We’ve ended up down here because we wanted to have a bit of an adventure. So we set ourselves a mission to head for White Atelier by Converse to get my kid her first pair of Chuck Taylor All Stars. At White Atelier, you get to pick and choose different elements from a large menu to end up with a custom, personal pair of shoes. It’s a cool, fun experience for her and a bit of a passing of the torch for me1.
The store staff made a big fuss over letting her choose everything and letting her play through all the samples until she had a set she was fully comfortable with. As a parent, I watched the whole show and tried to stay in the background only contributing when some clarification was needed (like whether it was okay to add something that would up the price). Honestly, worth the crowds and the heat to be able to have a day out with my kid.
My inner 16-year old would have been absolutely appalled. Let’s see if I can channel him for a moment:
Seriously? What the hell, dude? You’re paying how much money for a pair of shoes you can get at any damn shoe store in Japan? If you want custom shoes, get her some fabric paints and let her do it herself. Paint something cool, paint something that will piss off her teachers, paint something worth fucking painting man!
God, being 16 was exhausting. But I may have had a point. Back when my outer shell still looked like my inner sixteen year old, DIY was the only way to do things. For my crowd, paying for custom work was a kind of betrayal, the kind of thing that only the preppies did.
When Veronica showed up to school with daisies painted on her Docs, we knew she had done it herself. When Lauren showed up with a Nirvana shirt featuring some questionable line-work, we knew it was because she was learning to air brush (and hadn’t learned the magic words “copyright violation” just yet). And when we had something to say, we wrote it down on hand-lettered signs, graffiti’d school lockers, airbrushed t-shirts and shoes and skateboard decks, handmade bumper stickers, and, most importantly, in ‘zines.
We also knew, of course, that you couldn’t DIY everything. When some of the girls made their own dresses, they used store-bought fabrics and patterns. When some of the guys made their own album they used the best recording tech they could beg, borrow, or steal. And when we did art, we used whatever we had to. In my case, I lived in the dark room my senior year of high school. I loved developing prints on my own and got kind of snippy with anyone who said they could just have their film developed and printed easier and faster and cheaper.
16-year old me again: “That’s not the point!” and then insert a lot of really colorful invective.

So even then, we knew that there was a line that DIY couldn’t cross. It became the topic of a lot of heated debate - how much could you use the tools already available and still be authentic? Was punk more real than rap because punk wrote their own music and played their own instruments where rappers borrowed and sampled other people’s sounds to create something new? Basically, it all boiled down to painting vs collage - are you making something new if you borrow all the pieces you use to make it?

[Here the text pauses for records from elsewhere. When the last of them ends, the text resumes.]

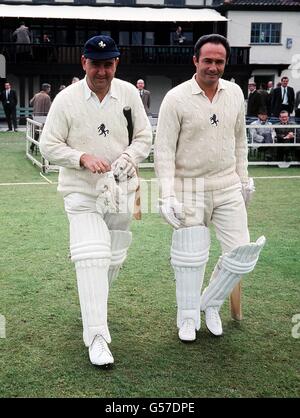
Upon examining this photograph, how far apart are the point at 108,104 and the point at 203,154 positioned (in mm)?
687

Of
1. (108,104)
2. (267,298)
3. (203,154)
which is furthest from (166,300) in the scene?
(108,104)

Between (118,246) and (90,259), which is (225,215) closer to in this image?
(118,246)

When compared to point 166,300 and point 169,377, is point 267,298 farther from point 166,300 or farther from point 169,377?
point 169,377

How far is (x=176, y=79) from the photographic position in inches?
1272

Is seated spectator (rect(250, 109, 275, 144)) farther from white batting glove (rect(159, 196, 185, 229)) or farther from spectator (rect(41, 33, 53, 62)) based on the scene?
spectator (rect(41, 33, 53, 62))

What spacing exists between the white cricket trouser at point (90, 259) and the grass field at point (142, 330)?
0.85ft

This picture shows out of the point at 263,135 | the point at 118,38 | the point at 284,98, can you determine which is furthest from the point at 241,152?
the point at 118,38

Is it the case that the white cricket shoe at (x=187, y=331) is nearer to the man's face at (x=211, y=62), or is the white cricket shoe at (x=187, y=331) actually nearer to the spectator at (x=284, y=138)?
the man's face at (x=211, y=62)

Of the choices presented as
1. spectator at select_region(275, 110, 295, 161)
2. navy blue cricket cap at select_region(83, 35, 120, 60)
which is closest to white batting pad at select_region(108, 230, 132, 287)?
navy blue cricket cap at select_region(83, 35, 120, 60)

Here’s the answer by the way: nobody knows. There is no one-size-fits-all answer. It is entirely up to the both the artist and the recipient of the art to decide for themselves on a case by case basis. That’s what art fucking is.
Anyway, if you find yourself in Tokyo and you like Converse shoes, the White Atelier store is a good experience. Pick out the pieces and designs and styles you like and make something new. Or not. It’s up to you.
I only ever wore black high top Chucks but, then again, I never really had any other options.
Authenticity is just capitalism’s favorite merch. Your kid’s glitter Chucks punked the system harder than your zines ever did.